= Pupil-teacher =

Training program for teachers

Pupil teacher was a training program in wide use before the twentieth century, as an apprentice system for teachers. With the emergence in the beginning of the nineteenth century of education for the masses, demand for teachers increased. By 1840, it had become evident that the academic preparation of students for teacher training in a college system was inadequate. In 1846, Britain formalised a pupil-teacher system, focusing on training middle-class teachers, in which a senior pupil of at least thirteen years old, served as an apprentice, typically for five years, to learn the teaching profession. Pupil-teachers acted as a teacher of younger children, learning from observation and practical application, while simultaneously completing their own educations.

It was widely criticised for its inability to provide adequate professional preparation, in the 1870s and 1880s, pupil teachers began being offered instruction at centres nationwide throughout Britain, which were designed to improve their training. The centres provided professional training by the best teachers in the elementary school system, but were not standardised. Most students who participated in centre programmes spent half of their training on theory at the centralised school and half of their training with hands-on teaching in schools.

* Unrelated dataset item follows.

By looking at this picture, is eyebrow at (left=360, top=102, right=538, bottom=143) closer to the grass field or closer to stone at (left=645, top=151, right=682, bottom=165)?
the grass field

In the Anglo-Caribbean, the system was widely used until the 1950s, offering students contracts of a specific period. The most promising primary students were selected for recruitment as educators. In exchange for offsetting the costs of their own education, they assisted teachers in instructing younger classmates. Upon completing their own education, pupil teachers were required to pass examinations to begin their own independent teaching. In some cases, the pupil teacher system was used as a stepping-stone to provide a basis of payment for secondary education before students were able to attend regular normal school training. While in theory, the Caribbean pupil-teacher program operated as an apprentice system, because there was an extreme shortage of teachers, in actuality, pupil-teachers often served as a full member of the teaching staff, having little time to attend to their own studies.